▶ **Data under study**:
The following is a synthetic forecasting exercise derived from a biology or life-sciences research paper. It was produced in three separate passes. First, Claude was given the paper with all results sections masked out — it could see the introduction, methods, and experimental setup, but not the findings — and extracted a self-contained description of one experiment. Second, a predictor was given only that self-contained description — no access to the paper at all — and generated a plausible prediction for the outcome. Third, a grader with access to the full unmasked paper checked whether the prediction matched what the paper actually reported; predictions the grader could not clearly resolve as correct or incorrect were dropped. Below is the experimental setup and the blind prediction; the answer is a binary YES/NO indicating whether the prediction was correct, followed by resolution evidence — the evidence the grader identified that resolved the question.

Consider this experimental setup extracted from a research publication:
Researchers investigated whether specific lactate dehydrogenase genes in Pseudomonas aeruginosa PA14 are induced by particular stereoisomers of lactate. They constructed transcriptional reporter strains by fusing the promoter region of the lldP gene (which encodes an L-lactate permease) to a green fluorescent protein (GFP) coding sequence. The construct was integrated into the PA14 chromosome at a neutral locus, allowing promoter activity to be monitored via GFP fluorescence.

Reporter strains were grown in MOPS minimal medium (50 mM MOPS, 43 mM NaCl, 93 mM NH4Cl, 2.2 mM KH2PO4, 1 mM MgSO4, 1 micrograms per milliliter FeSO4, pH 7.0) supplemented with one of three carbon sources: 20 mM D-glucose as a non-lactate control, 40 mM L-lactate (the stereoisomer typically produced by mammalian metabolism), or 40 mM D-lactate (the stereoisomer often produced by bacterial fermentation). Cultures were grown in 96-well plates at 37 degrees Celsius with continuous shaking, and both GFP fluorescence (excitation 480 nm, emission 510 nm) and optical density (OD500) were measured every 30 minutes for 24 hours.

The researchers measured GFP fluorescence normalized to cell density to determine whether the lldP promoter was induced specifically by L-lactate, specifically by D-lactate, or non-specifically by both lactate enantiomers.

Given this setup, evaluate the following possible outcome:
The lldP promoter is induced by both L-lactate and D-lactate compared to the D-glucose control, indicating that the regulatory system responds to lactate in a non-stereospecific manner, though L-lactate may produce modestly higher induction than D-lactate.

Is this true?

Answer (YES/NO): YES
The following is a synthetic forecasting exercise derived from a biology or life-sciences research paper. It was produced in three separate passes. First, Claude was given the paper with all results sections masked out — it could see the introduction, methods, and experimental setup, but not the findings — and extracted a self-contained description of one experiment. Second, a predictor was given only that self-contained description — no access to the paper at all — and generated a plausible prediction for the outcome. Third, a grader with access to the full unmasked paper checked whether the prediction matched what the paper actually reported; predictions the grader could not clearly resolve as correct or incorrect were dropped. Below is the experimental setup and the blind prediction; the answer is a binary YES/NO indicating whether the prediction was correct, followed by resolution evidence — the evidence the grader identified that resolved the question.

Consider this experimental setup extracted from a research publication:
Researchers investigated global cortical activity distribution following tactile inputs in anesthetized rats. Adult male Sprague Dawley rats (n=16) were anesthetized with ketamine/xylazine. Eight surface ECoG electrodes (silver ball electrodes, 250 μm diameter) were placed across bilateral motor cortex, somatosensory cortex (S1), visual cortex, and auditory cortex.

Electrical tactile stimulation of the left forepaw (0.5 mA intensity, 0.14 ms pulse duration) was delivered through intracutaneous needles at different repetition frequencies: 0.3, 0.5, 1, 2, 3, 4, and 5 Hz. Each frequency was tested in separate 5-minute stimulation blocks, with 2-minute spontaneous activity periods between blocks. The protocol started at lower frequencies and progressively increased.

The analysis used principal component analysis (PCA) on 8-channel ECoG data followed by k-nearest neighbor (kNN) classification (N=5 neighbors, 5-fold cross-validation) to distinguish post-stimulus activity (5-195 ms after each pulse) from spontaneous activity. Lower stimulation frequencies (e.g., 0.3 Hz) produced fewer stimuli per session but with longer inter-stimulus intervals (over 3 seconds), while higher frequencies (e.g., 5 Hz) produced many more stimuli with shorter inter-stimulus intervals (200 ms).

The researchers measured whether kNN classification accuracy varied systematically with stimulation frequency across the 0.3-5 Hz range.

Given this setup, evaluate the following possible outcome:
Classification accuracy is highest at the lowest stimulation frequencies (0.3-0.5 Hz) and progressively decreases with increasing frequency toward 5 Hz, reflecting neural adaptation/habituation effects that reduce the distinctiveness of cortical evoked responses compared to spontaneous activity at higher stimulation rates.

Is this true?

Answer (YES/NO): NO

▶ **What you are asked to do**: Type out all of the material again, word for word.

▶ **Answer to the exercise**:
The following is a synthetic forecasting exercise derived from a biology or life-sciences research paper. It was produced in three separate passes. First, Claude was given the paper with all results sections masked out — it could see the introduction, methods, and experimental setup, but not the findings — and extracted a self-contained description of one experiment. Second, a predictor was given only that self-contained description — no access to the paper at all — and generated a plausible prediction for the outcome. Third, a grader with access to the full unmasked paper checked whether the prediction matched what the paper actually reported; predictions the grader could not clearly resolve as correct or incorrect were dropped. Below is the experimental setup and the blind prediction; the answer is a binary YES/NO indicating whether the prediction was correct, followed by resolution evidence — the evidence the grader identified that resolved the question.

Consider this experimental setup extracted from a research publication:
Researchers investigated whether specific lactate dehydrogenase genes in Pseudomonas aeruginosa PA14 are induced by particular stereoisomers of lactate. They constructed transcriptional reporter strains by fusing the promoter region of the lldP gene (which encodes an L-lactate permease) to a green fluorescent protein (GFP) coding sequence. The construct was integrated into the PA14 chromosome at a neutral locus, allowing promoter activity to be monitored via GFP fluorescence.

Reporter strains were grown in MOPS minimal medium (50 mM MOPS, 43 mM NaCl, 93 mM NH4Cl, 2.2 mM KH2PO4, 1 mM MgSO4, 1 micrograms per milliliter FeSO4, pH 7.0) supplemented with one of three carbon sources: 20 mM D-glucose as a non-lactate control, 40 mM L-lactate (the stereoisomer typically produced by mammalian metabolism), or 40 mM D-lactate (the stereoisomer often produced by bacterial fermentation). Cultures were grown in 96-well plates at 37 degrees Celsius with continuous shaking, and both GFP fluorescence (excitation 480 nm, emission 510 nm) and optical density (OD500) were measured every 30 minutes for 24 hours.

The researchers measured GFP fluorescence normalized to cell density to determine whether the lldP promoter was induced specifically by L-lactate, specifically by D-lactate, or non-specifically by both lactate enantiomers.

Given this setup, evaluate the following possible outcome:
The lldP promoter is induced by both L-lactate and D-lactate compared to the D-glucose control, indicating that the regulatory system responds to lactate in a non-stereospecific manner, though L-lactate may produce modestly higher induction than D-lactate.

Is this true?

Answer (YES/NO): YES
The following is a synthetic forecasting exercise derived from a biology or life-sciences research paper. It was produced in three separate passes. First, Claude was given the paper with all results sections masked out — it could see the introduction, methods, and experimental setup, but not the findings — and extracted a self-contained description of one experiment. Second, a predictor was given only that self-contained description — no access to the paper at all — and generated a plausible prediction for the outcome. Third, a grader with access to the full unmasked paper checked whether the prediction matched what the paper actually reported; predictions the grader could not clearly resolve as correct or incorrect were dropped. Below is the experimental setup and the blind prediction; the answer is a binary YES/NO indicating whether the prediction was correct, followed by resolution evidence — the evidence the grader identified that resolved the question.

Consider this experimental setup extracted from a research publication:
Researchers investigated global cortical activity distribution following tactile inputs in anesthetized rats. Adult male Sprague Dawley rats (n=16) were anesthetized with ketamine/xylazine. Eight surface ECoG electrodes (silver ball electrodes, 250 μm diameter) were placed across bilateral motor cortex, somatosensory cortex (S1), visual cortex, and auditory cortex.

Electrical tactile stimulation of the left forepaw (0.5 mA intensity, 0.14 ms pulse duration) was delivered through intracutaneous needles at different repetition frequencies: 0.3, 0.5, 1, 2, 3, 4, and 5 Hz. Each frequency was tested in separate 5-minute stimulation blocks, with 2-minute spontaneous activity periods between blocks. The protocol started at lower frequencies and progressively increased.

The analysis used principal component analysis (PCA) on 8-channel ECoG data followed by k-nearest neighbor (kNN) classification (N=5 neighbors, 5-fold cross-validation) to distinguish post-stimulus activity (5-195 ms after each pulse) from spontaneous activity. Lower stimulation frequencies (e.g., 0.3 Hz) produced fewer stimuli per session but with longer inter-stimulus intervals (over 3 seconds), while higher frequencies (e.g., 5 Hz) produced many more stimuli with shorter inter-stimulus intervals (200 ms).

The researchers measured whether kNN classification accuracy varied systematically with stimulation frequency across the 0.3-5 Hz range.

Given this setup, evaluate the following possible outcome:
Classification accuracy is highest at the lowest stimulation frequencies (0.3-0.5 Hz) and progressively decreases with increasing frequency toward 5 Hz, reflecting neural adaptation/habituation effects that reduce the distinctiveness of cortical evoked responses compared to spontaneous activity at higher stimulation rates.

Is this true?

Answer (YES/NO): NO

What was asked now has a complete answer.